Attributes and Aspirations: Round-up of our recent research

In September last year Carol and I had the pleasure of visiting lovely Uppsala in Sweden to attend the Frontiers in Education 2022 Conference and present the findings of our latest research. We presented papers on our two favourite topics attributes and aspirations: Carol on the self-identified attributes of STEM professionals, and me on the career aspirations and career motivations of very young children.

I thought it might be useful to share the key findings from our research.

‘People Like Me’: Identifying personal attributes of STEM Professionals

In this paper we asked STEM professionals to identify what attributes they have that make them successful in their role. We shared an online survey with STEM employees and asked them to name up to six personal attributes that they felt were essential to their being successful in their role, as well as rate how well the list of NUSTEM’s 16 STEM attributes described them.

Our key findings were that:

  • STEM professionals identified many soft skills that made them successful in their role: open-minded, communicator, curious, creative, good colleague, resilient, collaborative, tenacious, hard-working, self-motivated, patient and passionate.
  • STEM professionals identified a number of hard-skills that made them successful in their work: being logical, having domain specific knowledge (knowing about their subject or industry), having attention to detail, being observant and organised. There were also themes we called professionalism and imaginative which linked to both soft and hard skills.
  • There was good overall agreement between the attributes identified by the STEM professionals and the 16 STEM Attributes used by NUSTEM in project delivery, meaning they are a realistic representation of the attributes employees working in STEM use about themselves.

We feel because 68% of the attributes used by STEM employees can be described as soft-skills this provides a clear indication that soft skills are valued by employees in their work.
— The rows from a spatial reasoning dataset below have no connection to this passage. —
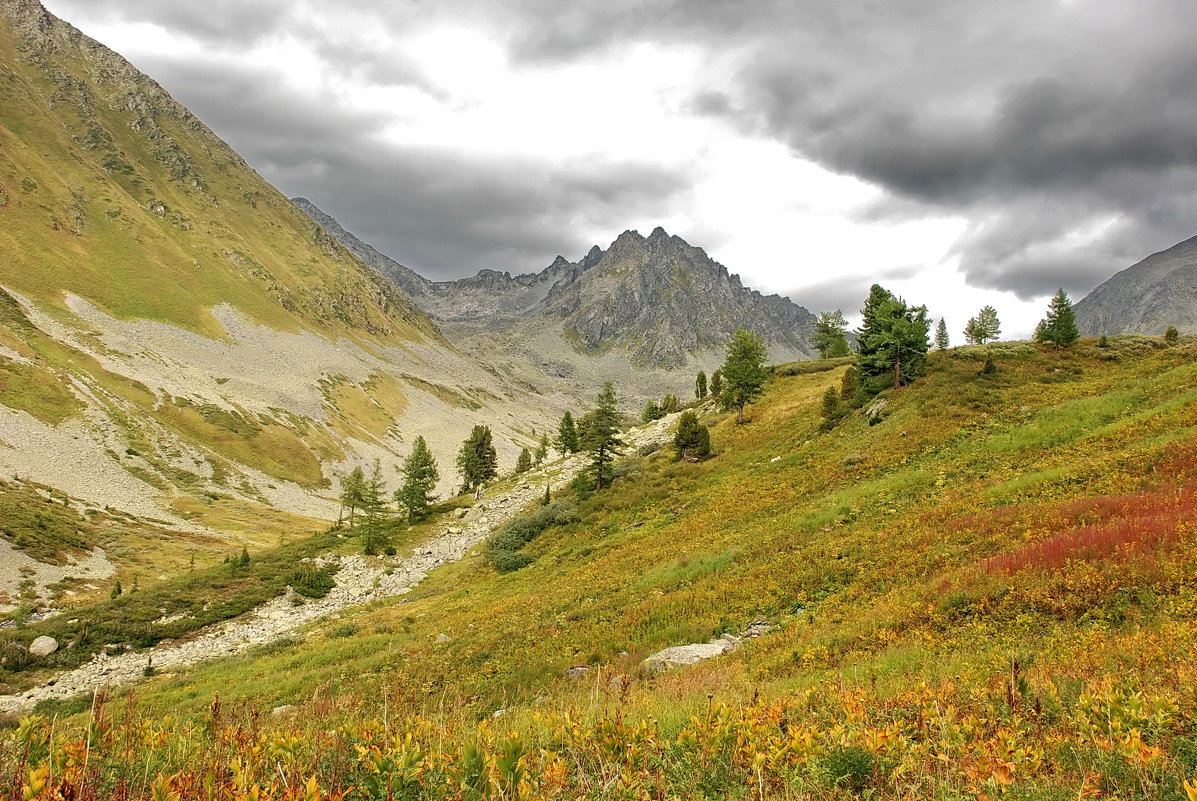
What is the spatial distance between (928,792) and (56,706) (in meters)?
26.6

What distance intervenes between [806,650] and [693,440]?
32752 millimetres

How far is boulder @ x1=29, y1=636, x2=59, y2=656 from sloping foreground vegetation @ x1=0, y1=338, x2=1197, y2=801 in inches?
343

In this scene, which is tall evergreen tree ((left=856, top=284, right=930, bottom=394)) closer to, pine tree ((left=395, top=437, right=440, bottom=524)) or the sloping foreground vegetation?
the sloping foreground vegetation

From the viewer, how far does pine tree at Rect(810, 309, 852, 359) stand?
8150 cm

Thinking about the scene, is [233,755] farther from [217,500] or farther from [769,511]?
[217,500]

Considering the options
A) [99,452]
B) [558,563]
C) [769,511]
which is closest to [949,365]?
[769,511]

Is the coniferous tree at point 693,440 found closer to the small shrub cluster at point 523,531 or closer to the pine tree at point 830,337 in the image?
the small shrub cluster at point 523,531

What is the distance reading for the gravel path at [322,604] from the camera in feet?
74.4

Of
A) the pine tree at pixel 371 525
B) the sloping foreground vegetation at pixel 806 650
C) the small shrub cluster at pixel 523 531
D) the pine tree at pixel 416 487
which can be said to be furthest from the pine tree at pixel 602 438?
the pine tree at pixel 416 487

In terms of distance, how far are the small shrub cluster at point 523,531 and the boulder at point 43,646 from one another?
20422mm

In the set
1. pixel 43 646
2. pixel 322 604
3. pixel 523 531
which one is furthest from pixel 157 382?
pixel 523 531

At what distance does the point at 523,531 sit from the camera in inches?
1508

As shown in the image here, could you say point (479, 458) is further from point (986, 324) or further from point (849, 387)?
point (986, 324)

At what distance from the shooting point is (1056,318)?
175ft
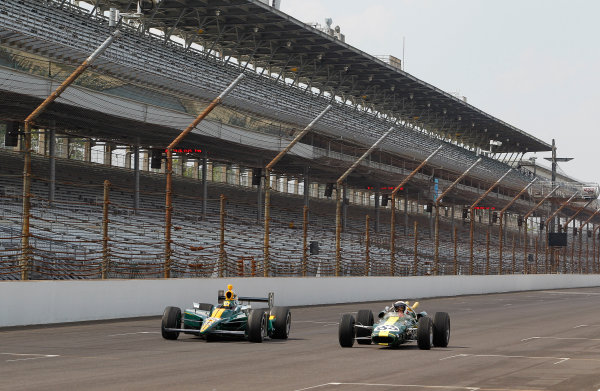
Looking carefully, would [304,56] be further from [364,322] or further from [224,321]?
[364,322]

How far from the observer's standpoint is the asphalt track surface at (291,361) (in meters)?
11.5

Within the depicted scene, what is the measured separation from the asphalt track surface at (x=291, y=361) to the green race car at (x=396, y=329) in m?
0.23

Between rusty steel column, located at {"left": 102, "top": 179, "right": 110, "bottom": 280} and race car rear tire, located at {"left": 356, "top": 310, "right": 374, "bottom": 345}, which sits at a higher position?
rusty steel column, located at {"left": 102, "top": 179, "right": 110, "bottom": 280}

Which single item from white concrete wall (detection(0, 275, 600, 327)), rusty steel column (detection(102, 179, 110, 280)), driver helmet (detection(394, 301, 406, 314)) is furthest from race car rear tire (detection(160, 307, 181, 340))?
rusty steel column (detection(102, 179, 110, 280))

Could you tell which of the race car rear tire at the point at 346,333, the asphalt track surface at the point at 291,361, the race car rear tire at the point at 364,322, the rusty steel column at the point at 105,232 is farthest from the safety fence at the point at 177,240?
the race car rear tire at the point at 346,333

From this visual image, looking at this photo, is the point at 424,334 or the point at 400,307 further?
the point at 400,307

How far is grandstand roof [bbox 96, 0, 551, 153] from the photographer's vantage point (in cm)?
4609

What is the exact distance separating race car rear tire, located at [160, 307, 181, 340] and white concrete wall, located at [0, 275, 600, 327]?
441 cm

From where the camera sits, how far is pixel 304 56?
5566 centimetres

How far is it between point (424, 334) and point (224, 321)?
3768mm

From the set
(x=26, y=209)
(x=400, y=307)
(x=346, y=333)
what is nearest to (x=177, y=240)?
(x=26, y=209)

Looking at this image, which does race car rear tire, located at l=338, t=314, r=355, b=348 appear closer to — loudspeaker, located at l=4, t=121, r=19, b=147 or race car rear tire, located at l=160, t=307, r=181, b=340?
race car rear tire, located at l=160, t=307, r=181, b=340

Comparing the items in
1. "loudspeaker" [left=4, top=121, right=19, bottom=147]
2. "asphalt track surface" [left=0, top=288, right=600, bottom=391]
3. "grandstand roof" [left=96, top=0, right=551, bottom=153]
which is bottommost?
"asphalt track surface" [left=0, top=288, right=600, bottom=391]

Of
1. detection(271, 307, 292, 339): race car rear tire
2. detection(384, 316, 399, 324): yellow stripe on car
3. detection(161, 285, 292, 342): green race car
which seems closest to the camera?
detection(384, 316, 399, 324): yellow stripe on car
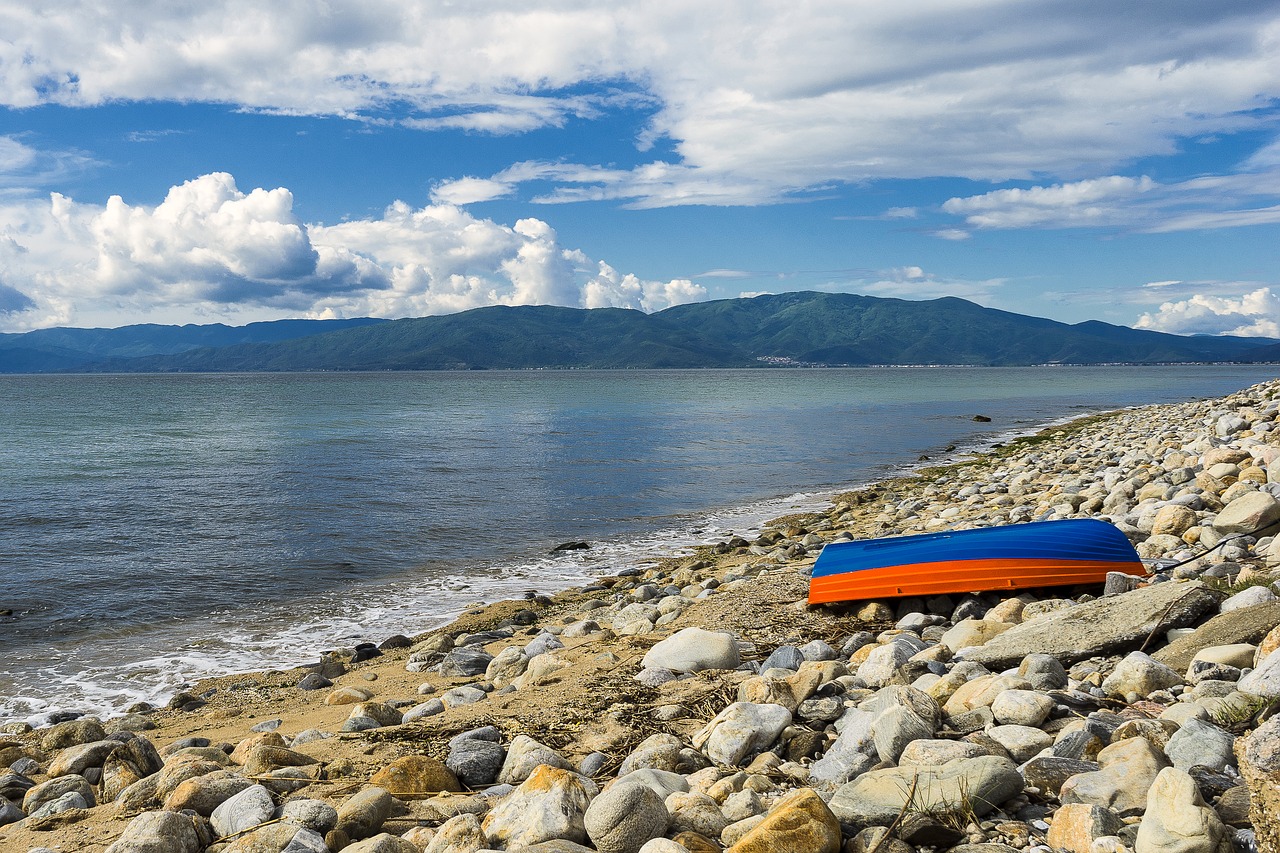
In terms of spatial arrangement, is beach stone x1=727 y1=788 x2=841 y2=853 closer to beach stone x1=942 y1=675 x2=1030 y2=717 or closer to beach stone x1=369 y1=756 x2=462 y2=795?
beach stone x1=942 y1=675 x2=1030 y2=717

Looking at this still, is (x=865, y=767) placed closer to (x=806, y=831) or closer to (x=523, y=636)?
(x=806, y=831)

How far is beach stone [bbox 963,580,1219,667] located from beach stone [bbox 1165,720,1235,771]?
195 cm

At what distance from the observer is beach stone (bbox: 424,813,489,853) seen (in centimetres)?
Answer: 413

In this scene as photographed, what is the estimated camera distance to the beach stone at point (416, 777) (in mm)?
5164

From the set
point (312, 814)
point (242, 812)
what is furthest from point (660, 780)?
point (242, 812)

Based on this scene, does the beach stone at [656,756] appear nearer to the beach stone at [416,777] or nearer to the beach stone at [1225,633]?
the beach stone at [416,777]

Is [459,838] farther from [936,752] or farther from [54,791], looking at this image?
[54,791]

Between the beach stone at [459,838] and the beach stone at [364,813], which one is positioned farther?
the beach stone at [364,813]

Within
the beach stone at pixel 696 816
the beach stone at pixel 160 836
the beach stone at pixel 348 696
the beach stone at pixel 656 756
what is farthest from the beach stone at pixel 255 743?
the beach stone at pixel 696 816

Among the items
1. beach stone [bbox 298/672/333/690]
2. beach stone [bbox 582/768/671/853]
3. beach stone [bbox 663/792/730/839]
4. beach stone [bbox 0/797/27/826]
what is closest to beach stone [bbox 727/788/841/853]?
beach stone [bbox 663/792/730/839]

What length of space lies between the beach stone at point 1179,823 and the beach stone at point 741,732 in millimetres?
2284

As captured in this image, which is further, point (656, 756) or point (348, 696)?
point (348, 696)

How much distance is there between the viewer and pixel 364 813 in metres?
4.64

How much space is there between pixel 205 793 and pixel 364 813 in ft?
3.80
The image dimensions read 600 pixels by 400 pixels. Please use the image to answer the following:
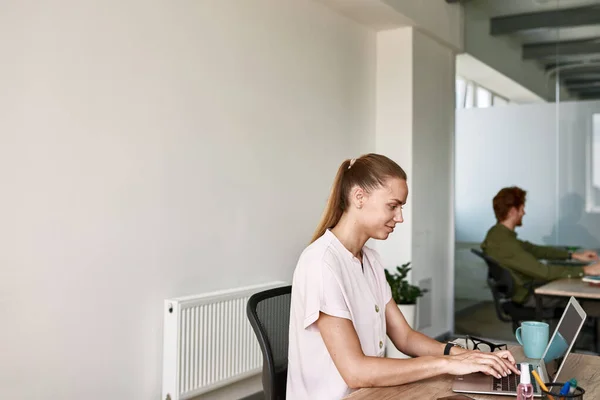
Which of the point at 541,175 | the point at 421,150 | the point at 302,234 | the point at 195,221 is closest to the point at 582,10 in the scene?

We argue that, within the framing of STEM education and engagement activities, there is merit in moving beyond subject knowledge and including attributes and soft-skills. Using attributes can help children and young people identify the skills they already have or could develop, and support students to think about their employability skills.

Elimination before imagination: How children’s early understanding of scientists may limit aspirations for broader STEM careers

In this paper we examined the early understanding of science careers among very young children (aged 5-7), as well as the factors that influenced their understanding. We held 20 focus groups, interviewing children about their understanding of science and science careers. When we analysed the data we identified four categories to describe the patterns of children’s understanding of science careers. We called these categories: undeveloped, introductory, stereotypical, and diversifying.

Our key findings were that:

  • Most young children have limited understanding of scientists and what they do, and those with some knowledge rely heavily on stereotypes.
  • Young children have different factors of influence on their understanding of scientists compared with the factors identified with older children. For young children siblings and cousins, games and play activities and YouTube were identified as big influences on perceptions of scientists.
  • Young children did not commonly relate the science that they learned about in school to scientists or science-related jobs.
  • Children with more advanced understanding tended to draw on personal experiences with science or STEM professionals.

Building on this research and our other aspirations papers, we are now starting to map how children’s aspirations develop and change over their early lifecourse with focus on STEM careers.